Reading passage.
═══

[ML] Double deployment of trained model causes assertion error

maxhniebergall commented 7 months ago

Elasticsearch Version

8.14.0-SNAPSHOT

Installed Plugins

No response

Java Version

JBR-17.0.9+8-1166.2-nomod

OS Version

23.3.0 Darwin Kernel Version 23.3.0: Wed Dec 20 21:30:44 PST 2023; root:xnu-10002.81.5~7/RELEASE_ARM64_T6000 arm64

Problem Description

When locally building elasticsearch (in debug mode), an assertion error occurs when attempting to perform inference.

[2024-02-14T14:14:06,790][ERROR][o.e.b.ElasticsearchUncaughtExceptionHandler] [runTask-0] fatal error in thread [elasticsearch[runTask-0][ml_native_inference_comms][T#3]], exiting java.lang.AssertionError
        at org.elasticsearch.ml@8.14.0-SNAPSHOT/org.elasticsearch.xpack.ml.inference.deployment.NlpInferenceInput.extractInput(NlpInferenceInput.java:55)
        at org.elasticsearch.ml@8.14.0-SNAPSHOT/org.elasticsearch.xpack.ml.inference.deployment.InferencePyTorchAction.doRun(InferencePyTorchAction.java:104)
        at org.elasticsearch.server@8.14.0-SNAPSHOT/org.elasticsearch.common.util.concurrent.ThreadContext$ContextPreservingAbstractRunnable.doRun(ThreadContext.java:984)
        at org.elasticsearch.server@8.14.0-SNAPSHOT/org.elasticsearch.common.util.concurrent.AbstractRunnable.run(AbstractRunnable.java:26)
        at org.elasticsearch.ml@8.14.0-SNAPSHOT/org.elasticsearch.xpack.ml.inference.pytorch.PriorityProcessWorkerExecutorService$OrderedRunnable.run(PriorityProcessWorkerExecutorService.java:58)
        at org.elasticsearch.ml@8.14.0-SNAPSHOT/org.elasticsearch.xpack.ml.job.process.AbstractProcessWorkerExecutorService.start(AbstractProcessWorkerExecutorService.java:122)

═══

Stored data.
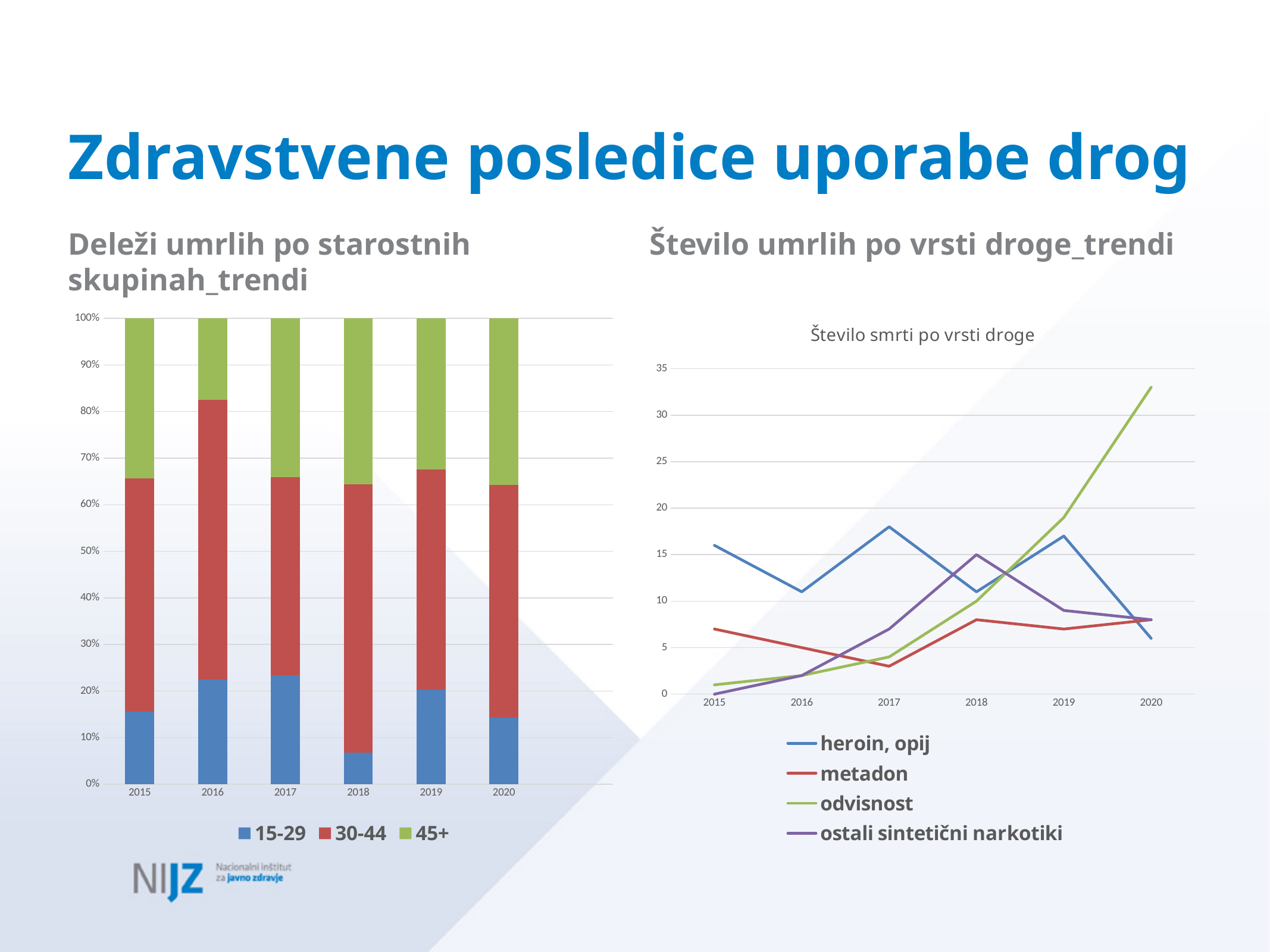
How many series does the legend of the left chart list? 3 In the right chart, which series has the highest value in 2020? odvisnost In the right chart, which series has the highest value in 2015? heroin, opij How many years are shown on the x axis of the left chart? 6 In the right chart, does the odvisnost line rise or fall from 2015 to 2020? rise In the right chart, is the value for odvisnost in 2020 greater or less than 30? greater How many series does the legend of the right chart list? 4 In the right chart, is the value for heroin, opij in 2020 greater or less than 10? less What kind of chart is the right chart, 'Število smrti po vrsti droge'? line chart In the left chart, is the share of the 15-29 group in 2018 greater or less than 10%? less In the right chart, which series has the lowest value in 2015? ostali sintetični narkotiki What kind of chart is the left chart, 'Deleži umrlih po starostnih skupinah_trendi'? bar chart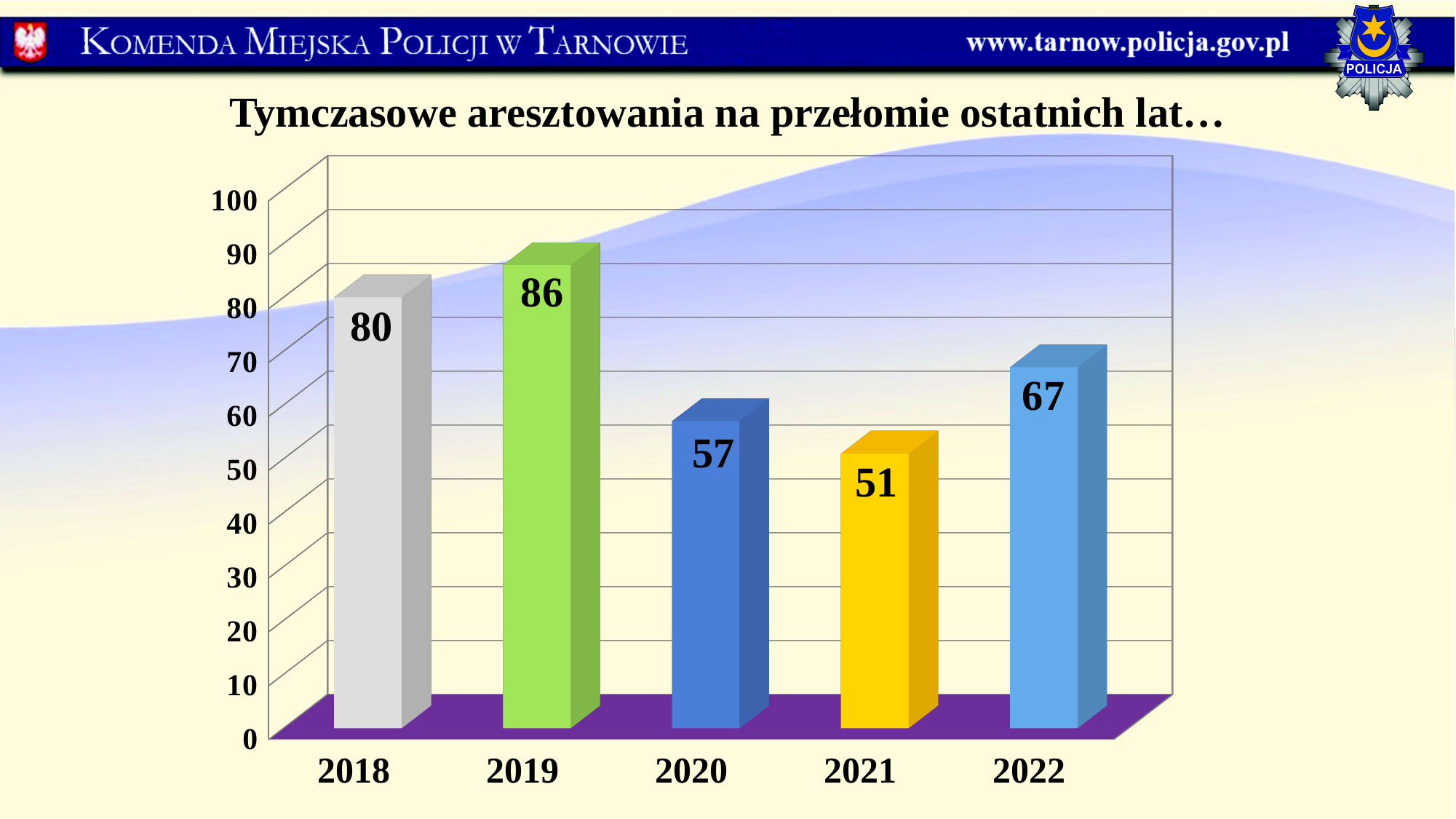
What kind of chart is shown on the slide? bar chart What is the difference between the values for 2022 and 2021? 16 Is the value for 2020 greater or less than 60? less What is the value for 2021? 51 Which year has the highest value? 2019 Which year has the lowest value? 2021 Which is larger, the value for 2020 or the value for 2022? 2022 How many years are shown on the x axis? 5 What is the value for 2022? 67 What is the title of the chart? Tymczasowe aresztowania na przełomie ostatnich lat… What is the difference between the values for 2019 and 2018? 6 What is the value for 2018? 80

═══

Study questions.
1 - Rewrite the issue report between "No response" and "to perform inference.", inclusive, replacing "No response" with "None".
2 - Check each statement against the issue report and answer yes or no, quoting the words from it that decide the answer: (a) The Elasticsearch version is 8.14.0-SNAPSHOT. (b) The error occurred while Elasticsearch was built locally in release mode. (c) The Installed Plugins field lists several plugins.
The material is unrelated to the issue report.

Answers given.
1 -
None

Java Version

JBR-17.0.9+8-1166.2-nomod

OS Version

23.3.0 Darwin Kernel Version 23.3.0: Wed Dec 20 21:30:44 PST 2023; root:xnu-10002.81.5~7/RELEASE_ARM64_T6000 arm64

Problem Description

When locally building elasticsearch (in debug mode), an assertion error occurs when attempting to perform inference.

2 -
(a) Yes: "8.14.0-SNAPSHOT"
(b) No: "When locally building elasticsearch (in debug mode)"
(c) No: "No response"